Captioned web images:
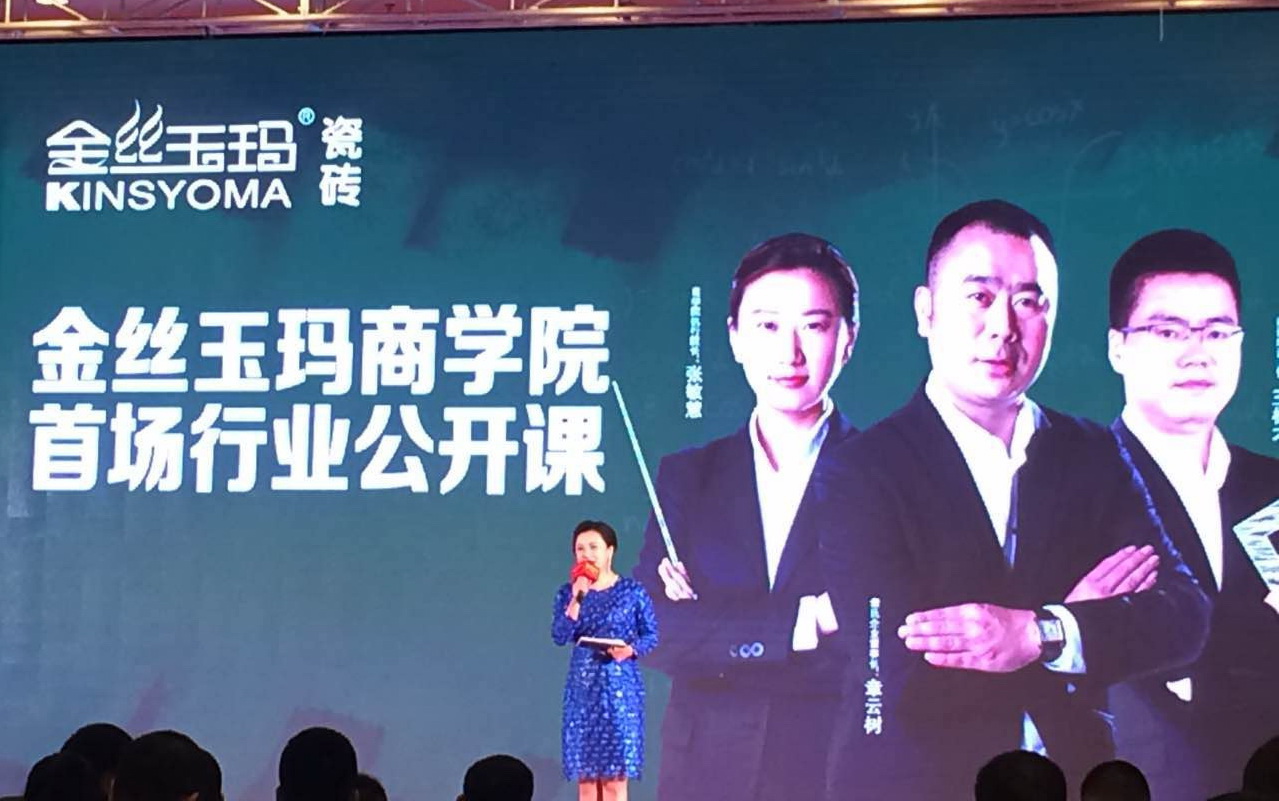 ��ֱ������z���̌WԺ�׈��ИI���_�n�M����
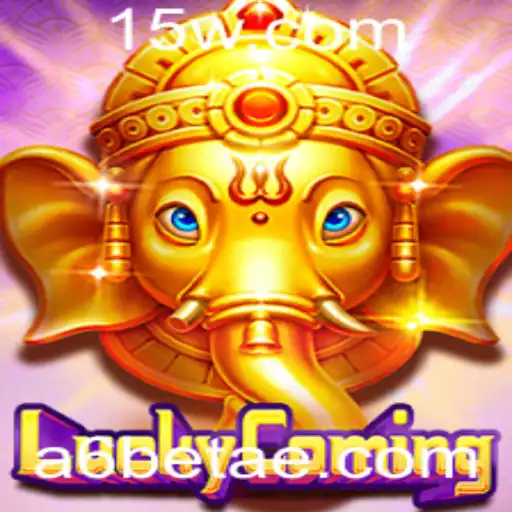 Explorando o Mundo de LuckyComing: Regras e Estratégias para o Sucesso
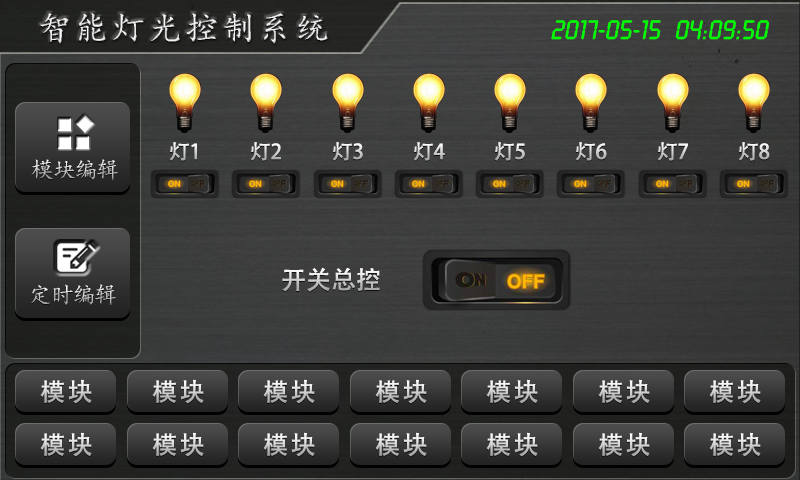 供应 睿控智能照明控制系统模块7寸触摸屏智 灯光控制系统模块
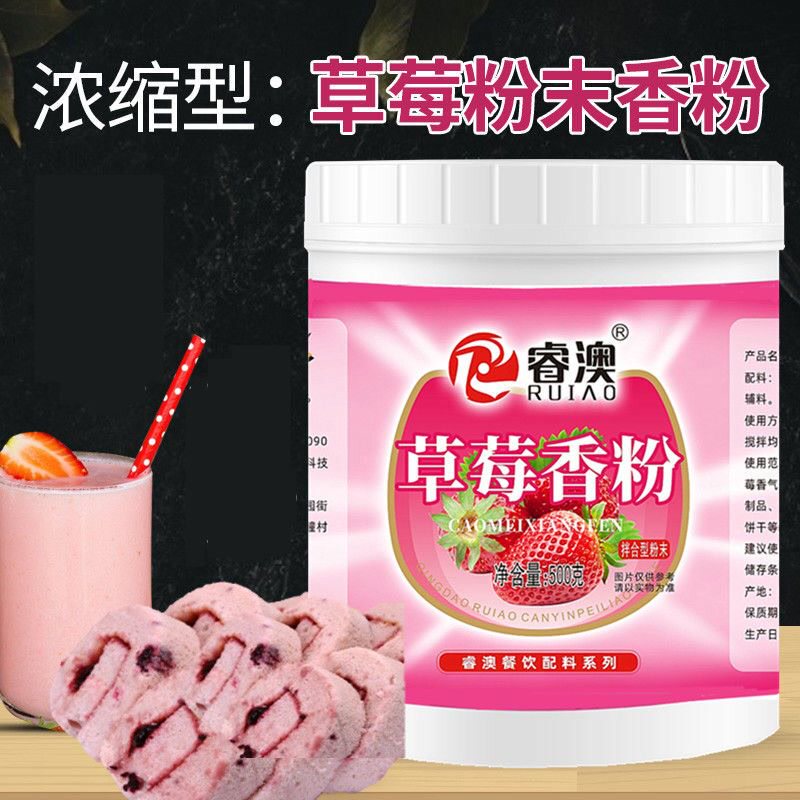  端味捷其它食品添加剂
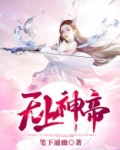 无上神帝动漫在线观看高清完整版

PROBLEM –
What is needed is an exact repetition of every line from the line with "Explorando o Mundo" to the end of the data above, both ends included, with no pictures.

ANSWER BOX –
 Explorando o Mundo de LuckyComing: Regras e Estratégias para o Sucesso
 供应 睿控智能照明控制系统模块7寸触摸屏智 灯光控制系统模块
  端味捷其它食品添加剂
 无上神帝动漫在线观看高清完整版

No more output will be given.